Dr. Etienne Mahe
Etienne Mahe, MD, MSc, is an hematological pathologist based in Calgary, Alberta, Canada. Dr. Mahe has specialist certificates from the Royal College of Physicians & Surgeons of Canada in both Anatomical and Hematological pathology, and is a diplomate of the American Board of Pathology. Dr. Mahe completed his medical degree and residency at McMaster University, as well as a research based master’s degree in pathology at the University of Toronto. Dr. Mahe is a local leader in molecular hematology, with a significant interest in next-generation sequencing. Dr. Mahe’s primary research interests relate to T- and B-cell clonality technologies and assay development. Dr. Mahe is actively involved in medical education, including the coordination of undergraduate teaching. Dr. Mahe is the secretary-treasurer of the Alberta Section of Laboratory Medicine and is a member of the College of American Pathologists’ Hematology and Clinical Microscopy Committee.
At the end of this session, participants will be able to:
- Describe the broad classes of lymphoproliferative disorders, with deference to the WHO Classification of Lymphomas
- Describe the basic morphological patterns characteristic of the most common lymphoproliferative disorders
- Outline an algorithmic approach to the immunophenotypic work-up of lymphoproliferative disorders
- Describe the diagnostic and prognostic implications of important biomarkers, including molecular genetic biomarkers
- Summarize the basic clinical features of lymphoproliferative disorders, the basic treatment approaches, and how specific diagnostic features inform prognosis and therapy
The biology and classification of hematolymphoid entities is highly complex, raising challenges for residents and practicing pathologists not routinely faced with a depth and breadth of experience in this area.
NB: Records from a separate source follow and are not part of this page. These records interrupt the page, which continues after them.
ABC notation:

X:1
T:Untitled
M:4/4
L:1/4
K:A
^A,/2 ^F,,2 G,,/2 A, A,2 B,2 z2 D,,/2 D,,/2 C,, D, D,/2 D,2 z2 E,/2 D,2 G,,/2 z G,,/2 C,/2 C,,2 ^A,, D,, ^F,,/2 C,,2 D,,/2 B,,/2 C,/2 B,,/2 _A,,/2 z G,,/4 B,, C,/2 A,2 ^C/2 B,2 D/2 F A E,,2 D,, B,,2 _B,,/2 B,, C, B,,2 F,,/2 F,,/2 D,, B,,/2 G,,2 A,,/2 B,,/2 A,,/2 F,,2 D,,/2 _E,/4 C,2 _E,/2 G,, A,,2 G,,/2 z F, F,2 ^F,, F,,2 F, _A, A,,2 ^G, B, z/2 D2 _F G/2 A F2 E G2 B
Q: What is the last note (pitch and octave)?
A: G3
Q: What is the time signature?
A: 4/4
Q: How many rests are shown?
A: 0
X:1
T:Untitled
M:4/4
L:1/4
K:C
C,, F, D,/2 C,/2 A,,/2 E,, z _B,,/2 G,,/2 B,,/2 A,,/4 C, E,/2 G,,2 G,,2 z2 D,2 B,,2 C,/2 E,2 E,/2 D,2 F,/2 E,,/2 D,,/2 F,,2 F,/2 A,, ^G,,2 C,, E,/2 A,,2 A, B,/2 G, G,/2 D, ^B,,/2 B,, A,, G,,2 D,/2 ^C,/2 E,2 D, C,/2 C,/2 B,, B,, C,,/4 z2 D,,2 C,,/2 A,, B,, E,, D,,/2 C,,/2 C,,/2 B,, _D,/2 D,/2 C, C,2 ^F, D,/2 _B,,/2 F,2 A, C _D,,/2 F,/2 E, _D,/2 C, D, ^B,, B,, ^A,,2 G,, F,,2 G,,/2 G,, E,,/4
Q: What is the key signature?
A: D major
The aim of this session is to present a simplified approach to the vast spectrum of lymphoproliferative disorders (focusing on the neoplastic entities), with care to highlight recent changes to the WHO classification. This session will review the basic morphological patterns of the most common entities, with a focus on formulating an approach to ancillary studies based on differential morphological features.Given the vast array of ancillary studies available in hematological pathology, this session will distill the most appropriate ancillary resources required to derive a diagnosis and subclassification. Throughout, the session will aim to highlight important clinical features and how other non-IHC/molecular laboratory studies may inform a diagnostic work-up. Important biomarkers will be highlighted, including cytogenetic and molecular biomarkers. Finally, the session will aim to highlight how specific subclassification is relevant from the clinical perspective, especially to inform therapeutic options. This session will be of value to pathology residents and general & anatomical pathologists.